Nick withdrew his hand from hers and reached out for a table lamp. “Well, I know I feel better now,” he said. “Are you okay?” he asked, moving around the coffee table to put his arm around Jenn’s shoulders.
“What happened there?” Kirstin whispered.
“I think my aunt was here,” Jenn said. “But it was like she was struggling. I think whoever she was struggling with won out.”
“I hate to say I told you so—” Nick began.
Jenn cut him off. “I know, I know.”
“Do you think something is loose in my apartment now? What was it?”
Jenn shook her head. “I don’t know. Maybe it was the Pumpkin Man himself. But I think he’s gone.”
“I wish we hadn’t done that,” Kirstin said. She had both arms wrapped around her shoulders in a self-hug as she rocked back and forth on the floor. “I don’t think I’ve ever been this scared.”
Jennica broke from Nick’s embrace to hug her. “I know, hon. I’m not feeling really good right now myself.” She choked back a sob and fought to get her emotions under control. Her chest was tight and her legs begged to run. Her entire body wanted to just flee, now, without any more questions or séances or thoughts about death. But that wouldn’t solve anything, she knew. The Pumpkin Man could be anywhere. “Before she left, she at least gave us a clue,” she reminded them.
“What,” Kirstin asked. “Research your family tree?”
“Sort of. Remember, the police said the Perenais family has been in River’s End since the beginning. That house is old. Really old. My aunt came out here and married into the family . . . I know from her journal that she learned her magic from studying things she found in the house. I don’t know that anybody really taught her, because she wrote that my uncle didn’t really want her to get involved in the things the rest of his family had been into. But somehow she found out how to do it. Maybe in those old books, maybe in other things.”
“And how are we going to find out?” Kirstin said. “Your uncle’s family seems to be gone.”
Jenn shrugged. “I still have my aunt Meredith’s journal. There may be more clues in there. And there’s the house itself.”
“I don’t want to go back there,” Kirstin said. “I am never sleeping in that bed again.”
Jenn nodded. The idea of going back didn’t exactly sit well with her either.
“I know,” she said. “But I can’t run away from this. It will follow us—or at least me—wherever I go. I need to act before it’s too late. It all began in that house. Maybe the only way it can be ended is there, too. I don’t know.”
Nick gave Jenn a hug and then looked her in the eyes. “I don’t want to go back there either,” he said, “but I’ll do whatever I can to help you. That thing killed my best friend. And I want you to be safe again.”
Jenn felt tears welling up in her eyes and she struggled not to cry. “Thanks,” she whispered. A tear slipped down her cheek.
Kirstin joined in the hug and whispered, “I’ll help, too. You know I will.”
That’s when she lost it. Jenn pictured the board spelling out YOU WILL DIE LIKE YOUR FATHER again, and then she saw Brian’s body in the bed from that morning and Kirstin’s incoherent terror. She remembered her dad’s funeral, which just reminded her how much Nick must hurt right now.
“Thank you, guys,” she said. “I’m so sorry about all of this.”
The sobs took over, and she began to cry harder, her breath hitching as the emotions of the past three months were finally released. Once she started, she couldn’t stop. She couldn’t catch her breath, but still the sadness streamed out. Nick pulled her gently to the couch and sat with her. He held her as she sobbed in a ball against his chest.
Kirstin sat with them for a while and stroked Jenn’s hair.
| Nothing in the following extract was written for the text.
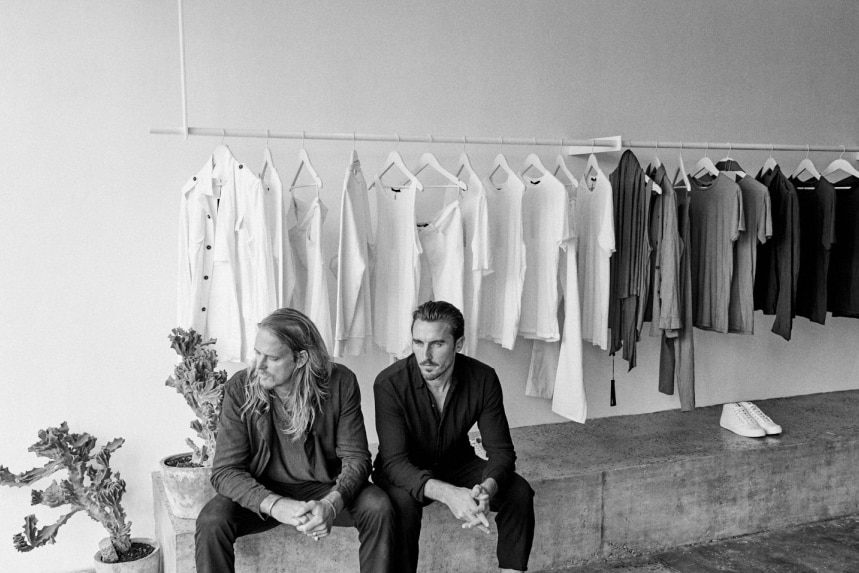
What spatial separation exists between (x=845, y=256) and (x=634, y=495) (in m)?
1.94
When Jenn’s tears began to slow, she got up and gave Jenn’s shoulder a squeeze. “I’m going to bed,” she said. “I’m falling over.”
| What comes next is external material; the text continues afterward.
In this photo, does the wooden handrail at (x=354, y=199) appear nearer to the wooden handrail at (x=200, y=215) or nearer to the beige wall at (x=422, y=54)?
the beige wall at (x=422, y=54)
Jenn gave her a soggy smile. “Thanks for everything today,” she said. “Good night. See you in the morning.”
Kirstin smiled grimly and went down the hall. She’d left her things in Brian’s room. She supposed that’s where she’d sleep.
He could feel it coming again. His first response was to moan inwardly, and then came fleeting thoughts of tying himself to the kitchen table, which would stop his body from leaving home. But he’d had that thought a hundred times and knew it wouldn’t help. If his hands could tie him up, they could untie him as well.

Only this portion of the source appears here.